Depression is not a dog

I can’t think of a less helpful analogy. Dogs, are loyal and friendly. Even big looming ones with a sense of foreboding, like ‘The Grim’ in folk lore and Harry Potter.

Every person’s experience of depression is different, but I would certainly not characterize Joe’s as a canine. His was more like a cat. Cats are cunning and capricious. Have you ever watched a cat playing with its prey? That’s how Joe’s depression was.

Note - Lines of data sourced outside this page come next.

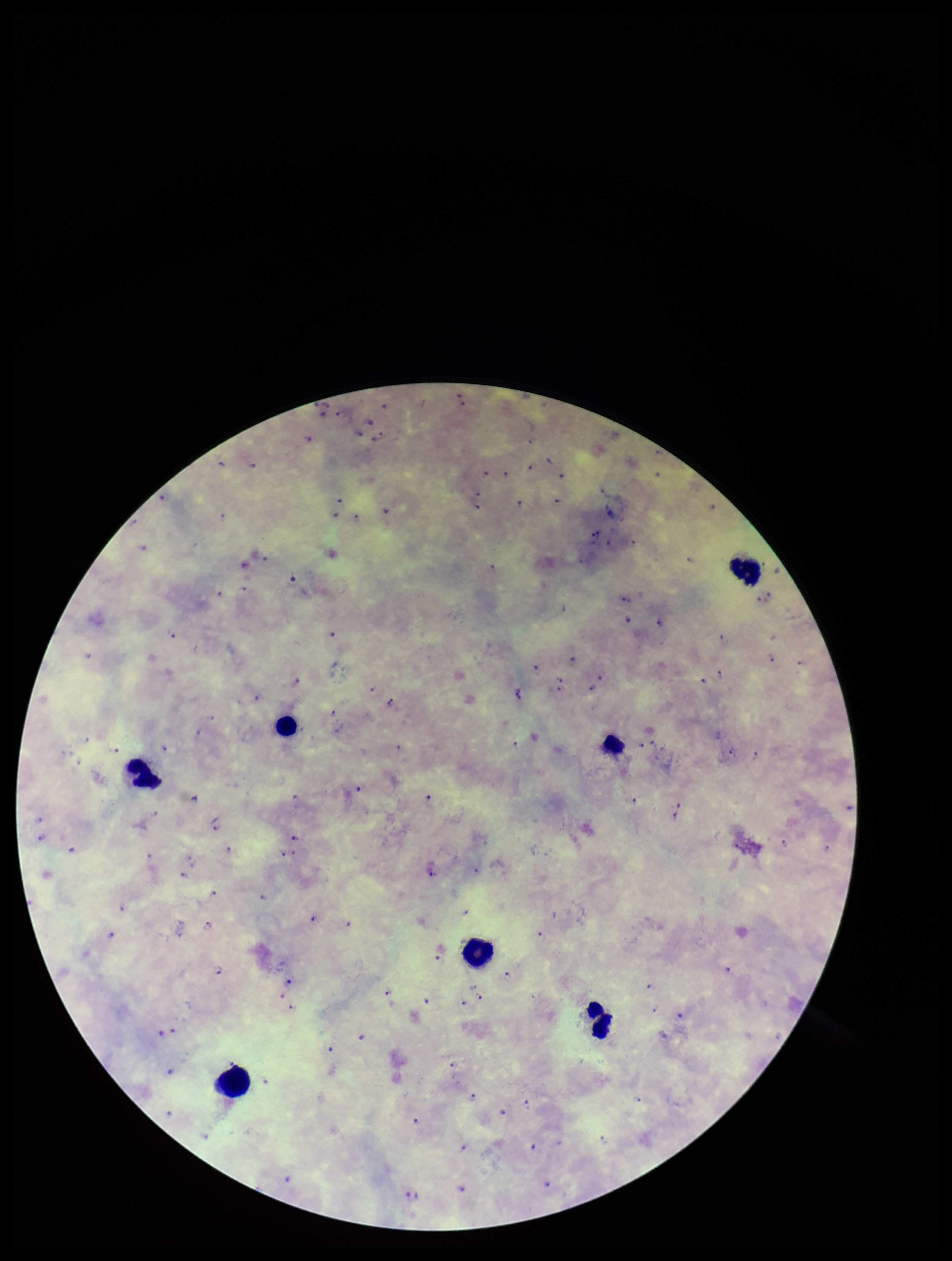
{
  "leukocyte_count": 7,
  "field_of_view": "one from this slide",
  "capture": "smartphone photograph through the microscope eyepiece",
  "preparation": "thick smear",
  "plasmodium_parasites": "seen",
  "stain": "Giemsa",
  "species_reported_for_this_patient": "Plasmodium falciparum",
  "image_size": "952×1261 pixels",
  "parasite_count": 83,
  "patient_malaria_status": "positive"
}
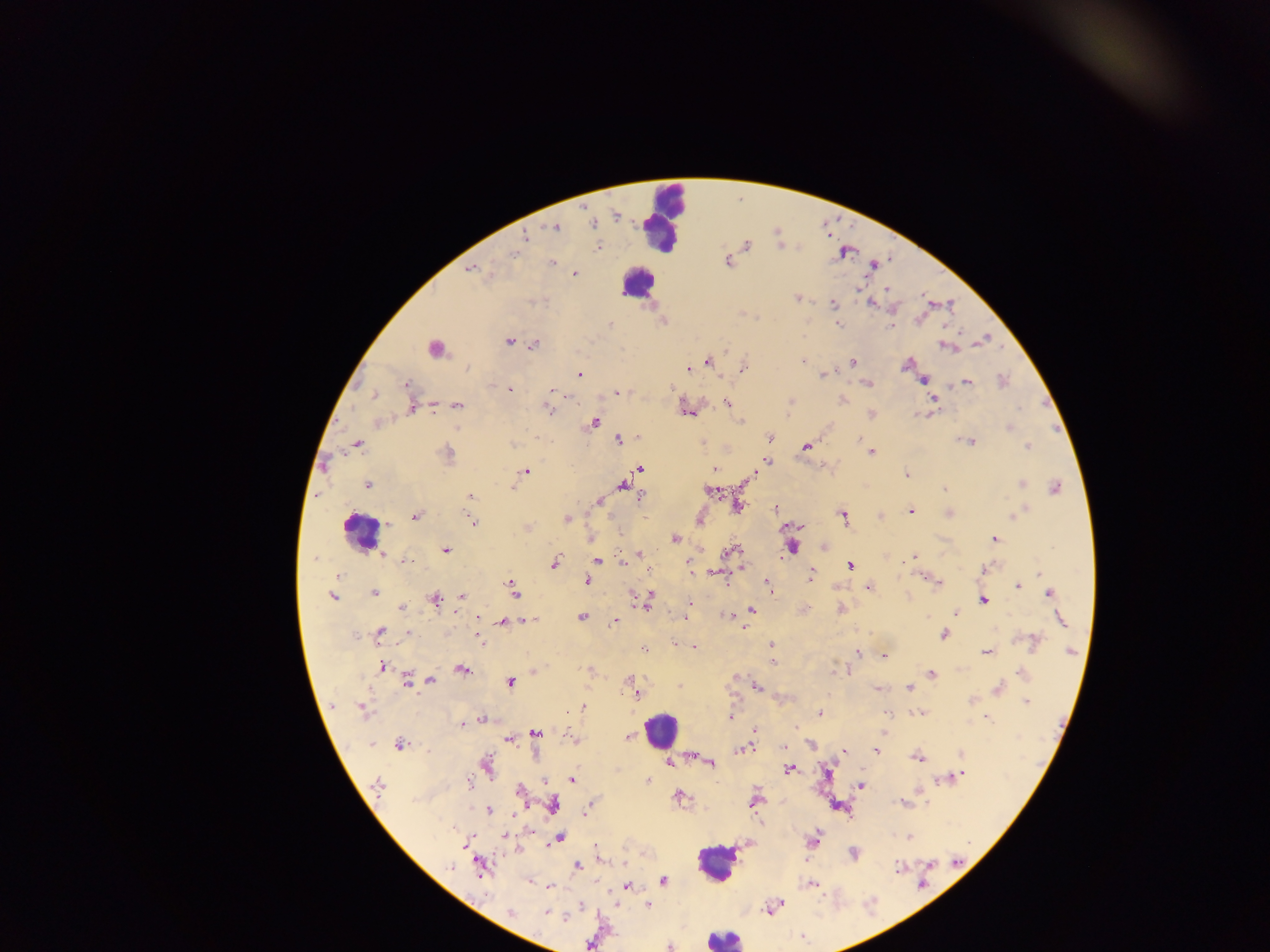
capture: mobile-phone photograph through a microscope
field_of_view: single
image_size: 1270×952 pixels
plasmodium_parasite_locations: 'approximate centers as {x, y} in pixels: {585, 207}, {615, 215}, {593, 225}, {555, 228}, {525, 236}, {746, 245}, {598, 247}, {513, 254}, {727, 261}, {551, 263}, {873, 264}, {471, 269}, {575, 274}, {887, 289}, {797, 298}, {833, 303}, {871, 303}, {662, 321}, {611, 324}, {838, 324}, {891, 326}, {508, 342}, {534, 345}, {946, 347}, {726, 350}, {707, 361}, {803, 361}, {853, 363}, {906, 364}, {745, 366}, {689, 368}, {579, 374}, {823, 374}, {923, 379}, {1003, 381}, {967, 382}, {868, 383}, {406, 384}, {510, 389}, {552, 390}, {617, 393}, {373, 396}, {843, 400}, {933, 400}, {790, 402}, {727, 403}, {458, 405}, {432, 407}, {412, 408}, {548, 409}, {687, 412}, {871, 414}, {741, 421}, {594, 423}, {1010, 427}, {638, 436}, {769, 436}, {619, 439}, {968, 442}, {703, 443}, {356, 444}, {512, 445}, {806, 446}, {1028, 446}, {871, 452}, {446, 453}, {766, 462}, {640, 468}, {715, 469}, {526, 471}, {906, 475}, {367, 484}, {1021, 484}, {622, 486}, {512, 488}, {1055, 488}, {944, 489}, {710, 490}, {470, 496}, {641, 496}, {599, 501}, {737, 505}, {947, 508}, {775, 509}, {911, 511}, {949, 513}, {1015, 514}, {415, 516}, {843, 516}, {879, 516}, {567, 519}, {699, 520}, {472, 522}, {387, 524}, {590, 539}, {675, 539}, {995, 539}, {792, 547}, {824, 547}, {446, 550}, {730, 552}, {640, 554}, {383, 555}, {913, 556}, {637, 557}, {314, 558}, {906, 559}, {597, 561}, {403, 562}, {624, 562}, {554, 563}, {688, 564}, {850, 566}, {984, 569}, {692, 571}, {1040, 573}, {716, 574}, {338, 575}, {811, 576}, {922, 576}, {588, 581}, {768, 583}, {938, 583}, {1019, 586}, {869, 588}, {513, 589}, {374, 592}, {1049, 593}, {461, 596}, {333, 597}, {435, 598}, {648, 598}, {983, 600}, {689, 603}, {402, 607}, {841, 609}, {751, 610}, {955, 612}, {728, 615}, {582, 618}, {529, 620}, {1060, 620}, {615, 621}, {503, 622}, {379, 632}, {408, 634}, {943, 635}, {479, 639}, {1034, 642}, {675, 643}, {771, 646}, {695, 648}, {644, 650}, {986, 652}, {1071, 652}, {858, 653}, {884, 656}, {773, 662}, {382, 666}, {462, 669}, {588, 669}, {844, 671}, {534, 672}, {1022, 673}, {932, 674}, {407, 680}, {431, 680}, {631, 681}, {511, 682}, {679, 686}, {757, 687}, {909, 687}, {877, 689}, {999, 689}, {635, 692}, {972, 700}, {1026, 702}, {582, 706}, {362, 709}, {921, 712}, {820, 713}, {887, 713}, {731, 717}, {987, 719}, {481, 720}, {462, 724}, {754, 731}, {535, 733}, {628, 736}, {573, 737}, {509, 740}, {371, 744}, {399, 745}, {811, 745}, {784, 746}, {743, 748}, {877, 750}, {844, 751}, {961, 754}, {693, 756}, {918, 758}, {669, 763}, {711, 763}, {487, 765}, {790, 769}, {962, 774}, {957, 777}, {948, 778}, {572, 779}, {646, 780}, {544, 781}, {470, 782}, {377, 785}, {861, 786}, {519, 791}, {678, 796}, {755, 801}, {901, 803}, {554, 804}, {489, 809}, {586, 811}, {513, 813}, {505, 836}, {559, 837}, {908, 838}, {813, 840}, {466, 842}, {596, 846}, {518, 851}, {853, 854}, {956, 863}, {480, 866}, {577, 866}, {898, 868}, {663, 880}, {530, 881}, {811, 884}, {626, 886}, {550, 887}, {648, 905}, {773, 907}, {509, 912}, {547, 913}, {668, 947}'
country: Ghana
preparation: thick blood smear
leukocyte_locations: 'approximate centers as {x, y} in pixels: {665, 219}, {636, 282}, {434, 349}, {360, 531}, {661, 729}, {716, 863}, {724, 938}'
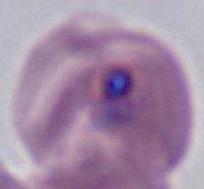

Summary:
  - Magnification: 400x or 1000x
  - Identification: Plasmodium
  - Modality: photomicrograph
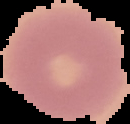 Image is 130×124 pixels. From a thin blood smear. Malaria status: uninfected. Segmented cell region on a black background.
Outline each Trypanosoma brucei.
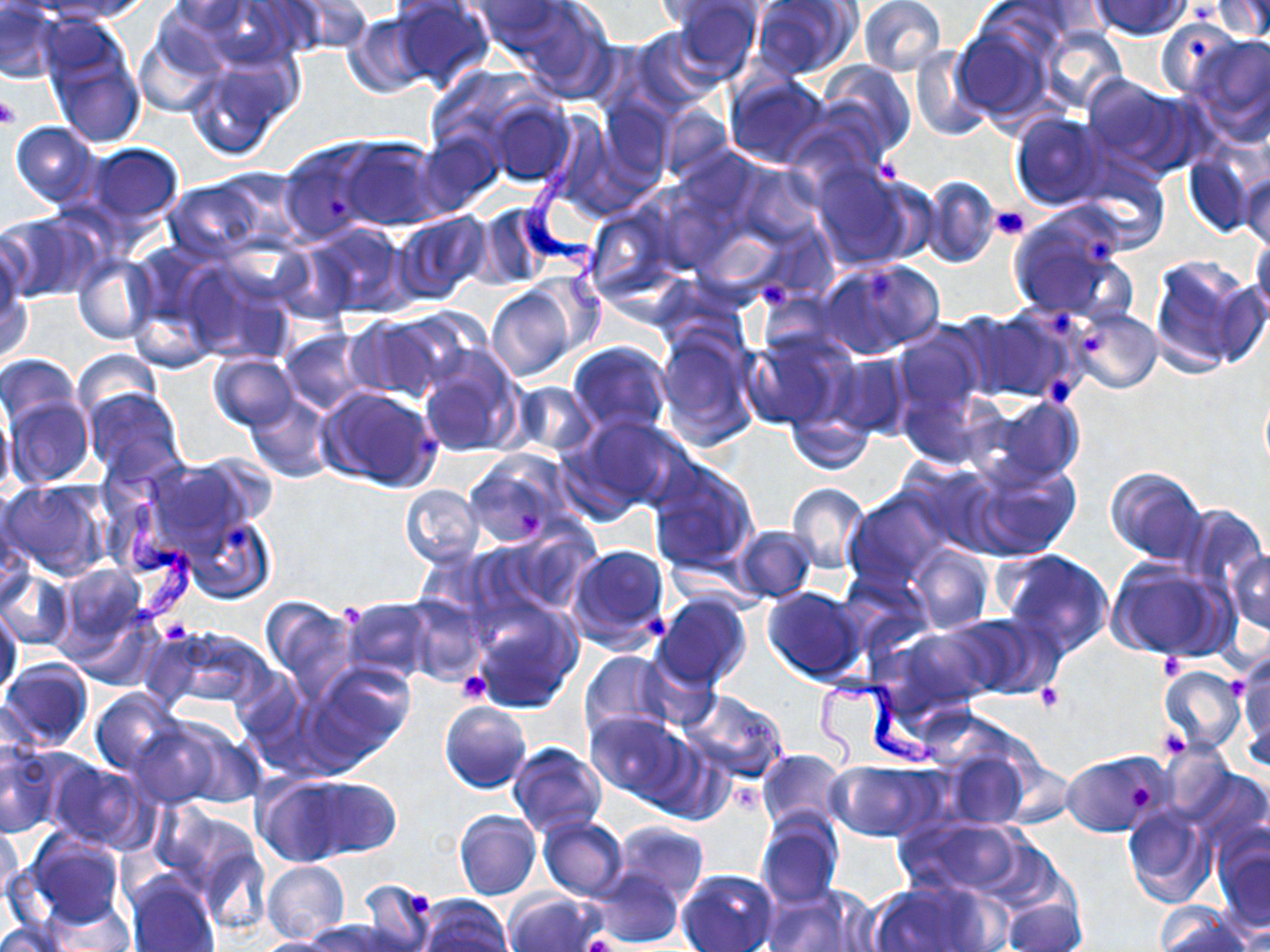
Approximate bounding boxes as (x1, y1, x2, y2) in pixels.
Trypanosoma brucei: (513, 112, 606, 314), (108, 465, 200, 631), (813, 671, 941, 778).

Uninfected red blood cell locations: (50, 0, 153, 21), (160, 0, 261, 46), (464, 0, 578, 56), (652, 0, 759, 29), (666, 0, 762, 82), (751, 0, 858, 81), (858, 0, 945, 76), (1089, 0, 1192, 39), (1207, 0, 1269, 41), (179, 1, 305, 69), (279, 1, 373, 55), (389, 1, 495, 91), (508, 1, 618, 102), (0, 2, 63, 84), (342, 13, 433, 98), (1154, 19, 1244, 101), (41, 22, 148, 148), (952, 23, 1052, 123), (1039, 25, 1127, 112), (627, 27, 725, 117), (135, 30, 224, 118), (1186, 31, 1270, 142), (909, 44, 990, 141), (186, 54, 301, 160), (818, 60, 916, 158), (1079, 73, 1191, 172), (723, 75, 832, 169), (599, 95, 675, 186), (486, 99, 576, 187), (658, 104, 733, 184), (1010, 112, 1109, 210), (9, 121, 99, 207), (416, 130, 504, 215), (337, 137, 445, 231), (278, 139, 385, 245), (86, 143, 183, 225), (1185, 149, 1259, 238), (1077, 156, 1167, 249), (734, 162, 823, 246), (812, 165, 923, 271), (1240, 172, 1270, 254), (919, 175, 1001, 268), (162, 180, 273, 264), (471, 204, 553, 289), (584, 204, 682, 302), (1008, 207, 1133, 323), (2, 211, 100, 303), (392, 212, 489, 304), (303, 222, 414, 319), (1249, 234, 1270, 326), (120, 245, 228, 370), (72, 253, 156, 344), (1148, 254, 1260, 377), (0, 256, 31, 365), (181, 259, 299, 367), (819, 260, 943, 358), (487, 286, 575, 382), (1072, 307, 1162, 393), (966, 308, 1080, 403), (346, 314, 456, 403), (655, 327, 758, 451), (893, 327, 985, 416), (279, 329, 372, 413), (742, 329, 853, 430), (568, 342, 673, 436), (415, 348, 525, 459), (74, 349, 163, 423), (828, 353, 912, 439), (207, 354, 297, 431), (0, 356, 81, 432), (513, 382, 597, 456), (1259, 384, 1270, 476), (315, 386, 443, 491), (897, 387, 992, 471), (80, 388, 187, 487), (245, 394, 334, 483), (5, 395, 93, 488), (979, 396, 1086, 487), (785, 409, 875, 475), (568, 414, 689, 515), (464, 451, 571, 548), (968, 457, 1081, 560), (138, 458, 260, 556), (646, 459, 758, 573), (908, 464, 1004, 556), (1103, 465, 1206, 564), (1, 479, 111, 581), (786, 482, 868, 573), (400, 486, 481, 566), (844, 489, 948, 587), (1178, 501, 1267, 595), (184, 513, 276, 605), (732, 526, 816, 603), (490, 528, 595, 616), (565, 543, 671, 653), (908, 544, 993, 633), (997, 547, 1114, 659), (1227, 549, 1270, 641), (1107, 558, 1230, 661), (55, 563, 148, 654), (1, 569, 74, 651), (761, 587, 867, 683), (654, 594, 751, 691), (258, 596, 358, 697), (403, 597, 487, 684), (341, 598, 437, 685), (470, 600, 581, 711), (66, 604, 163, 691), (0, 606, 23, 701), (954, 613, 1061, 700), (153, 624, 276, 711), (892, 627, 996, 717), (579, 650, 676, 741), (1232, 652, 1270, 759), (631, 653, 720, 731), (0, 660, 93, 752), (308, 663, 414, 764), (1158, 666, 1246, 756), (91, 688, 184, 776), (680, 690, 790, 784), (440, 701, 531, 793), (585, 713, 689, 802), (128, 721, 223, 807), (171, 725, 268, 808), (0, 739, 64, 839), (938, 740, 1034, 830), (507, 742, 609, 838), (755, 749, 848, 834), (1061, 749, 1168, 836), (44, 758, 148, 850), (827, 761, 938, 841), (1182, 765, 1270, 851), (254, 775, 355, 866), (298, 778, 401, 859), (1122, 804, 1215, 909), (454, 810, 540, 901), (757, 811, 843, 910), (538, 817, 629, 901), (901, 817, 1026, 896), (610, 822, 709, 905), (0, 823, 24, 912), (1212, 828, 1270, 938), (22, 831, 123, 928), (197, 845, 270, 936), (262, 861, 349, 943), (676, 868, 777, 952), (590, 869, 684, 947), (125, 871, 220, 952), (357, 879, 439, 952), (869, 881, 996, 952), (763, 884, 874, 952), (505, 891, 602, 952), (418, 895, 513, 952), (1001, 899, 1085, 952), (1154, 904, 1250, 952), (308, 920, 402, 951), (0, 921, 69, 952), (246, 936, 348, 951). Platelet locations: (0, 96, 20, 129), (876, 158, 900, 184), (990, 205, 1031, 242), (1087, 235, 1115, 262), (862, 269, 892, 301), (755, 280, 792, 309), (1053, 311, 1068, 336), (1083, 336, 1105, 352), (1048, 375, 1071, 405), (416, 435, 435, 462), (518, 511, 541, 537), (226, 525, 251, 553), (644, 614, 669, 639), (162, 618, 193, 643), (1160, 653, 1188, 681), (457, 670, 492, 702), (1230, 673, 1245, 695), (1035, 683, 1064, 713), (1157, 728, 1190, 762), (1129, 785, 1156, 814), (409, 887, 432, 915), (585, 933, 618, 952). Slide-level diagnosis: Trypanosoma brucei. Thin blood smear. Light microscopy. Captured at 1000x magnification. Single field of view. Image is 1270×952 pixels. May-Grünwald-Giemsa stain.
Report the malaria status of this cell.
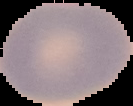

Uninfected.

{
  "image_size": "133×106 pixels",
  "image_type": "cell region segmented out of the field of view; surrounding area masked to black",
  "preparation": "thin blood smear"
}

What’s more, it’s like a cat who knows ju jitsu. Depression has an ability to actively undermine you. Like a martial arts expert knows pressure points, it knows your coping strategies and it knows how to beat them. It knows more about you than you know about yourself. The hidden triggers that make no sense but inexplicably send you into a tailspin. There’s nothing so happy that depression can’t turn it into a source of pain.

Joe’s better now.

But it’s definitely not a dog.

Les Miserables

Apparently it’s depression awareness week and Tim Lott writes about his experiences of the condition in the Guardian.

I’m loving his summary:

I have a suspicion that society, in its heart of hearts, despises depressives because it knows they have a point: the recognition that life is finite and sad and frightening.

Just because you’re paranoid…. etc. and so on.